October8
There are lots of misunderstanding regarding heart attacks & chest pain in general. In this post, I will be clarifying some of the major points regarding heart attacks for non-medicals.
Angina Pectoris (Heart attack) is chest pain due to heart disease characterized by inadequate blood supply to an area of the heart muscle, usually happens due to stress, exercise, after meals or cold, & resolved by rest or nitrates.
The chest pain is usually compressing like a huge rock on the chest in the middle of the chest, can’t be pinpointed with a finger “i.e. diffuse” and radiating to left arm, left shoulder, jaw, epigastrium “stomach area” or back. Classical description of cardiac chest pain necessitated further investigations whenever there’s pain from the eyebrow to the umbilicus “belly button/navel”.

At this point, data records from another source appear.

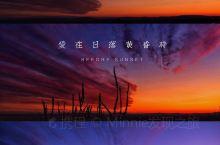 新疆自驾游不可错过的五彩日落,美到窒息  五彩滩  景点介绍:五彩滩位于布尔津县城以北约24公里处,
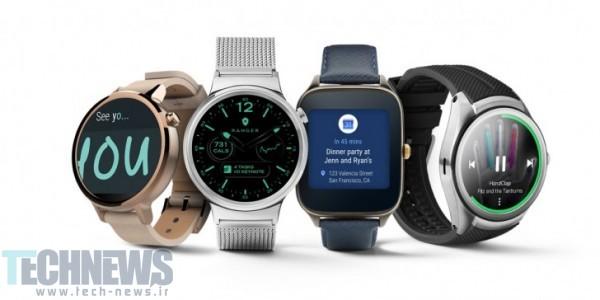 گوگل Android Wear 2.0 را معرفی کرد؛ اپلیکیشنهای مستقل و صفحهکلیدی کوچک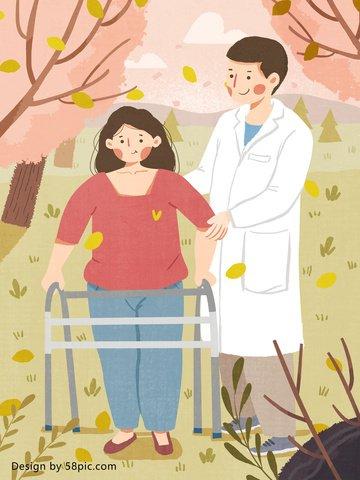 국제 장애인의 날 삽화 소재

Sometimes the cardiac chest pain “heart attack” can be silent, without any pain in certain conditions like: diabetic patients, heart transplant patients and some other uncommon diseases. Sometimes it might present with shortness of breath “dyspnea” instead of chest pain, we call that Angina equivalents.
A heart attack is almost always accompanied by shortness of breath “dyspnea”, sense of impending doom “Angor animi”, Sweating, palpitation “conscious sensation of heart beats” & fatigue.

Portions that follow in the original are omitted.